|Institution:||University of New South Wales|
|Keywords:||Endocytosis; Galectin-3; Molecular lattice; dSTORM; Plasma membrane domain; Glycosylation|
|Full text PDF:||http://handle.unsw.edu.au/1959.4/54279|
Galectin-3 is a carbohydrate binding protein that is widely expressed and can be found in tissues and cells of the immune system. At the cell surface, galectin-3 interacts with various cell surface glycoproteins through its carbohydrate recognition domain (CRD) and exhibits multivalent binding properties by assembling into pentamers through its N-terminal domain. Galectin-3 molecules have been implicated in the formation of molecular lattices at plasma membranes and in endocytosis. The aim of this study was to examine the molecular arrangement of galectin-3 on the surface of fibroblasts and Hela cells as well resting and activated T cells, and investigate whether and how galectin-3 is internalized in T cells to generate signalling endosomes. To map the molecular organisation of galectin-3 on the cell surface, direct stochastic optical reconstruction microscopy (dSTORM) and quantitative analysis of galectin-3 and galectin-3 ligands was established. It was found that galectin-3 clustering depended on glycosphingolipids in the plasma membrane and that galectin-3-dependent clustering of known galectin-3 binding partners was sensitive to branched N-acetylglucosamine saccharides that were absent in β-1,6-N-acetylglycosaminyltransferase V (Mgat5)-deficient mouse embryonic fibroblasts (Mgat5-/- MEF). These data supports the concept that galectin-3 compartmentalises the plasma membrane. Next, it was demonstrated with confocal microscopy and flow cytometry that the binding of galectin-3 to the plasma membrane of T cells occurred in a carbohydrate-dependent fashion and led to internalisation. Further it was shown that uptake of galectin-3 was facilitated by different endocytic mechanisms suggesting that galectin-3 participates in various endocytic routes in T cells.

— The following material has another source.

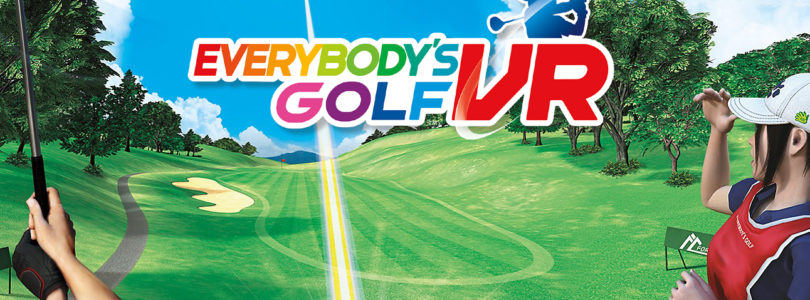 Everybody’s Golf VR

Finally, in activated T cells, data is presented to show that galectin-3- positive vesicles were positioned at or near the immunological synapse and co-localised with proteins involved in signalling processes, suggesting that galectin-3 functions in the regulation of T cell signalling. In conclusion, the data presented in this PhD thesis suggest that galectin-3 binding to the cell surface creates distinct membrane domains in a glycosphingolipid- and branched N-glycosylation-dependent manner. In T cells, galectin-3 domains lead to the formation of galectin-3 vesicles that may function as signaling endosomes.